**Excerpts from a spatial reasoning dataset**

## Start

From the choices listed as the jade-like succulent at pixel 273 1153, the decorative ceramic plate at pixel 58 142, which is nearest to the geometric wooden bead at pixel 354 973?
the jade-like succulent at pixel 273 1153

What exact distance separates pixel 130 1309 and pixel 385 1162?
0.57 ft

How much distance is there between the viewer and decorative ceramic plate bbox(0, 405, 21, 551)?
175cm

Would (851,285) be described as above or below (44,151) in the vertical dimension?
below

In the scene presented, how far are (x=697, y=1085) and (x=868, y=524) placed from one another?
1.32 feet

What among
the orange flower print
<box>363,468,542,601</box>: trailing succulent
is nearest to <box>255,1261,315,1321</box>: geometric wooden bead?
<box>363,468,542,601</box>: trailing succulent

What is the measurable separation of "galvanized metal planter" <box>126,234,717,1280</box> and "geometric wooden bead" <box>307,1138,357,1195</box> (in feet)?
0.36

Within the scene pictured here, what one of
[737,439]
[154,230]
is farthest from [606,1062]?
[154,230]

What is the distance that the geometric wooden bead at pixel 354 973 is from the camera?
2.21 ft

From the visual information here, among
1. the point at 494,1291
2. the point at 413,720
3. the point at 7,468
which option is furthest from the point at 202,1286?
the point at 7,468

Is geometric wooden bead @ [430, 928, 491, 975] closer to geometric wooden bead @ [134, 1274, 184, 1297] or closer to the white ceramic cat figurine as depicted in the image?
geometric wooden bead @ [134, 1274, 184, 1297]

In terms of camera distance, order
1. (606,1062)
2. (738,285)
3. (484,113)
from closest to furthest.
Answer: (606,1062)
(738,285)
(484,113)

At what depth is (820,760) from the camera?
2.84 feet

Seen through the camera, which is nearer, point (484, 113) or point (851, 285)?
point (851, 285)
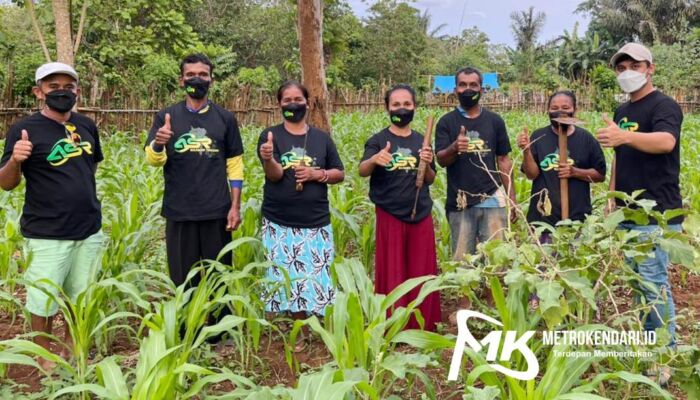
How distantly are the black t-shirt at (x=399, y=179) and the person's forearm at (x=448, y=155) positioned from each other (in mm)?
152

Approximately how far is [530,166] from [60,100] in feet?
8.98

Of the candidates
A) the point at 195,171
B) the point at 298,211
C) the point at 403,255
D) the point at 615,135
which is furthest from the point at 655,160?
the point at 195,171

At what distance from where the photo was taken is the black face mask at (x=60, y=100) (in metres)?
3.14

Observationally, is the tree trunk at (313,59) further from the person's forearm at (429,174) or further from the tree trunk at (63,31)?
the person's forearm at (429,174)

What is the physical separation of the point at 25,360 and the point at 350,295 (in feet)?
4.37

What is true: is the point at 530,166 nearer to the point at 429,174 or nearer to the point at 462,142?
the point at 462,142

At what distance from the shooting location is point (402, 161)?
360cm

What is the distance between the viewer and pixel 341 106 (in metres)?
22.5

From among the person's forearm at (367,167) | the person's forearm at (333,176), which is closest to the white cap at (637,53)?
the person's forearm at (367,167)

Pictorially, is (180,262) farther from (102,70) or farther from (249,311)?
(102,70)

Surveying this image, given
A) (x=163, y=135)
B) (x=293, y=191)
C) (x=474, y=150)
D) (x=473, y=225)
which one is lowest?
(x=473, y=225)

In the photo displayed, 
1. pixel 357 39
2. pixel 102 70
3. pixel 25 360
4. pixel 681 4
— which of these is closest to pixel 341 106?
pixel 357 39

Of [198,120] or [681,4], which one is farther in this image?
[681,4]

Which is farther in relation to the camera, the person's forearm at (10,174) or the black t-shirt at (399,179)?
the black t-shirt at (399,179)
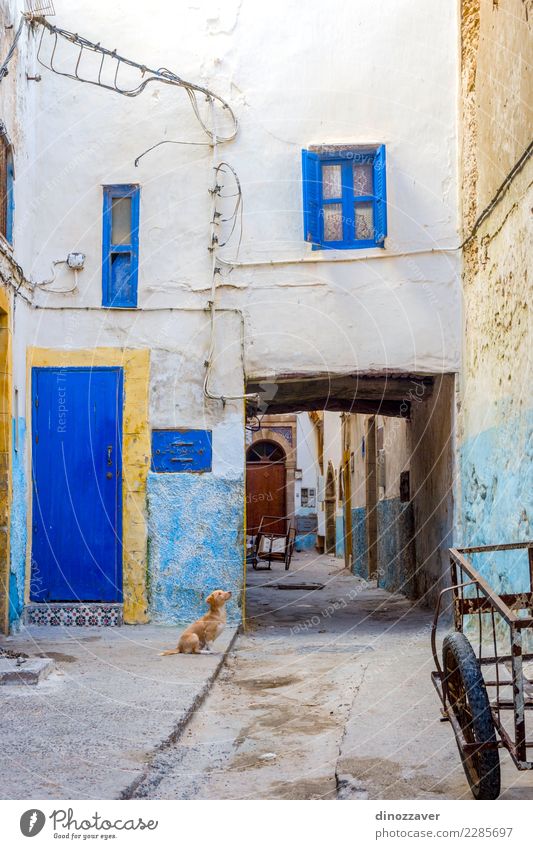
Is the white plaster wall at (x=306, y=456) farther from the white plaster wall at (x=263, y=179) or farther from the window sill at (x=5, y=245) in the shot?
the window sill at (x=5, y=245)

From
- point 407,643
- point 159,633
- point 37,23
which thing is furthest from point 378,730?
point 37,23

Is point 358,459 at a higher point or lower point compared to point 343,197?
lower

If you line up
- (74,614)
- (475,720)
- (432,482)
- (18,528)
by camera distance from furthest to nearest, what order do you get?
(432,482) → (74,614) → (18,528) → (475,720)

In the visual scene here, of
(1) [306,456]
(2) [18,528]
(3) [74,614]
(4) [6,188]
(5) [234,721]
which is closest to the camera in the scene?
(5) [234,721]

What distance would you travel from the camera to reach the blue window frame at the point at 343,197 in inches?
379

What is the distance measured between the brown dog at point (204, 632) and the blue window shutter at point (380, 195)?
13.5ft

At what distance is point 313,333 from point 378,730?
5.18m

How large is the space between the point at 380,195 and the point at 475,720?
7.19 m

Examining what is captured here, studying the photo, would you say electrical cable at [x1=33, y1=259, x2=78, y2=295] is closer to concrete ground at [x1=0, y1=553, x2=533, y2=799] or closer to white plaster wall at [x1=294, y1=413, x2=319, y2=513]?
concrete ground at [x1=0, y1=553, x2=533, y2=799]

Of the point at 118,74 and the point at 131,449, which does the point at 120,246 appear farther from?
the point at 131,449

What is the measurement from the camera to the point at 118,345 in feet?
31.9

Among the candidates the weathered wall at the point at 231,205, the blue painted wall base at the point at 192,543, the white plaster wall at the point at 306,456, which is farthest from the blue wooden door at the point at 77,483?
the white plaster wall at the point at 306,456

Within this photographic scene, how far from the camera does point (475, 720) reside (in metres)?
3.35

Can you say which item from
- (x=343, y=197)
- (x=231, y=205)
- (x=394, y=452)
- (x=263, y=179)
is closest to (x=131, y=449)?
(x=231, y=205)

## End

**What to produce**
Copy the lines verbatim, starting with the line containing "Examining what is" and going on through the end of the entries.

**The completed task**
Examining what is captured here, studying the photo, would you say electrical cable at [x1=33, y1=259, x2=78, y2=295] is closer to concrete ground at [x1=0, y1=553, x2=533, y2=799] or closer to white plaster wall at [x1=294, y1=413, x2=319, y2=513]?
concrete ground at [x1=0, y1=553, x2=533, y2=799]

Of the point at 118,74 and the point at 131,449, which does the point at 120,246 appear farther from?
the point at 131,449

What is the measurement from the camera to the point at 118,345 in feet?
31.9

Among the candidates the weathered wall at the point at 231,205, the blue painted wall base at the point at 192,543, the white plaster wall at the point at 306,456, which is farthest from the blue wooden door at the point at 77,483?
the white plaster wall at the point at 306,456

Within this photographic scene, how far from the camera does point (475, 720) reside (in metres)?
3.35

Can you say which item from
- (x=343, y=197)
- (x=231, y=205)
- (x=394, y=452)
- (x=263, y=179)
is closest to (x=131, y=449)?
(x=231, y=205)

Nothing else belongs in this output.